Air-dropping himself into Kiev Tuesday, Secretary of State John Kerry announced that the Russian seizure of Crimea is "not 21st-century, G-8,
major-nation behavior." He said Mr. Putin should allow "international
observers" to enter Crimea.
International observers?
This calls to mind Humphrey Bogart's Fred C. Dobbs facing the gang of Mexican bandidos in "The Treasure of the Sierra Madre":
Dobbs: "If you're the police, where are your badges?"
Chief bandido: "Badges? We ain't got no badges. We don't need no badges!"
We may assume Mr. Putin would say the masked Russians patrolling Ukrainian Crimea are "international observers."
As of this week, it's official. Vladimir Putin has turned Barack Obama totally into Jimmy Carter.

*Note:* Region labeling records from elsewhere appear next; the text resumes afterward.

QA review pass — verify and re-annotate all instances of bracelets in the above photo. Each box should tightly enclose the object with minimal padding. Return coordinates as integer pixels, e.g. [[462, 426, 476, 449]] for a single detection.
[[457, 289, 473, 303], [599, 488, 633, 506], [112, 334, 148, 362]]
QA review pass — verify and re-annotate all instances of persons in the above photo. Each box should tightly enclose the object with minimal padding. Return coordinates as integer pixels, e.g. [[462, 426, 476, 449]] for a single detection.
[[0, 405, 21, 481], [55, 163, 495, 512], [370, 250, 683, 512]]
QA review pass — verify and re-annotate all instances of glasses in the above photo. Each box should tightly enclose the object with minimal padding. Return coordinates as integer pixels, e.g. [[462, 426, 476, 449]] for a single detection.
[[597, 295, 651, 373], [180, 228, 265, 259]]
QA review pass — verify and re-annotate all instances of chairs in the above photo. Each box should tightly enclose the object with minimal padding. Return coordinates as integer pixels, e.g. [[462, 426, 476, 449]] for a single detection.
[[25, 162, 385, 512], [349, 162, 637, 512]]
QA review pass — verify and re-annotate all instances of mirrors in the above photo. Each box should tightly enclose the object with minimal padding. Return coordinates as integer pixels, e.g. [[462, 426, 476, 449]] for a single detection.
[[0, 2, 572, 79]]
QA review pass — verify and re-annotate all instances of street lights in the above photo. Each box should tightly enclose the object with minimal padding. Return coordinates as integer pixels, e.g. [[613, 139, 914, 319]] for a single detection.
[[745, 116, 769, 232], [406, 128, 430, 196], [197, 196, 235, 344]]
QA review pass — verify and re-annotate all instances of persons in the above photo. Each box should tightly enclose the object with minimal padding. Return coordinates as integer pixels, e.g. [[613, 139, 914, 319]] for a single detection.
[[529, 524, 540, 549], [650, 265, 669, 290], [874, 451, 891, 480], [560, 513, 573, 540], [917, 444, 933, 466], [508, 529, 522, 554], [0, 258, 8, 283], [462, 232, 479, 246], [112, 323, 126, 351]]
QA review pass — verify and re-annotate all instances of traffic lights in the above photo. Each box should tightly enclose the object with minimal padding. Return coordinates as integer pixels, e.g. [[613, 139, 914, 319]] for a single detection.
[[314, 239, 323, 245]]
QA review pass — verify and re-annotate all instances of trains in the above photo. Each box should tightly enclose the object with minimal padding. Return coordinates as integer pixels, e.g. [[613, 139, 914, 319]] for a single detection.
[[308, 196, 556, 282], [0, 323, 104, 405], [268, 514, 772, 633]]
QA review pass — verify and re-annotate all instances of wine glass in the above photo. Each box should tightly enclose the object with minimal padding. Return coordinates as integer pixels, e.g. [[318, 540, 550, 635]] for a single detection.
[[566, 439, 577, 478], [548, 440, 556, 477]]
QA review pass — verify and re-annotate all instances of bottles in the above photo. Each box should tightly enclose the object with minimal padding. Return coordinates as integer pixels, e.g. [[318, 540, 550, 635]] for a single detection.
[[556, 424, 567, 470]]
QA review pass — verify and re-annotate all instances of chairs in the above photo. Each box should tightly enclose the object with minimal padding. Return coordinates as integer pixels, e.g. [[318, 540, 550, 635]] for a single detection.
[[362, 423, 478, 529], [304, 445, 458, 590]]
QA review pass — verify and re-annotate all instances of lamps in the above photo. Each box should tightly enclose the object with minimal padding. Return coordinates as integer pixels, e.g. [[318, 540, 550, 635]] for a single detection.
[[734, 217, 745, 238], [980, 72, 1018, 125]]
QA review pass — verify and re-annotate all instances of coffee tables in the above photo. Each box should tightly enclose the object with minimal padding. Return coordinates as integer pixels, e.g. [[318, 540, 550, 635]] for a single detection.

We may quibble over the timeline.
Some might say it began when Mr. Obama whispered to then-Russian
president Dmitry Medvedev he'd have "more flexibility" after the 2012
election; others that it set in when the U.S. president took Mr. Putin's
offer to let Bashar Assad escape the bombing of his airfields for using
WMD against his own people.
"Carterization" has a specific meaning in
American politics. In 1980, Ronald Reagan delivered an August speech to
the Veterans of Foreign Wars convention in Chicago, just as he was
starting his campaign to unseat Jimmy Carter, trapped then in the
Iranian hostage crisis.
"The response
from the administration in Washington" to foreign threats, said Reagan,
"has been one of weakness, inconsistency, vacillation and bluff."
"Our
allies are losing confidence in us, and our adversaries no longer
respect us," he said. Our partners "are confused by the lack of a
coherent, principled policy from the Carter administration."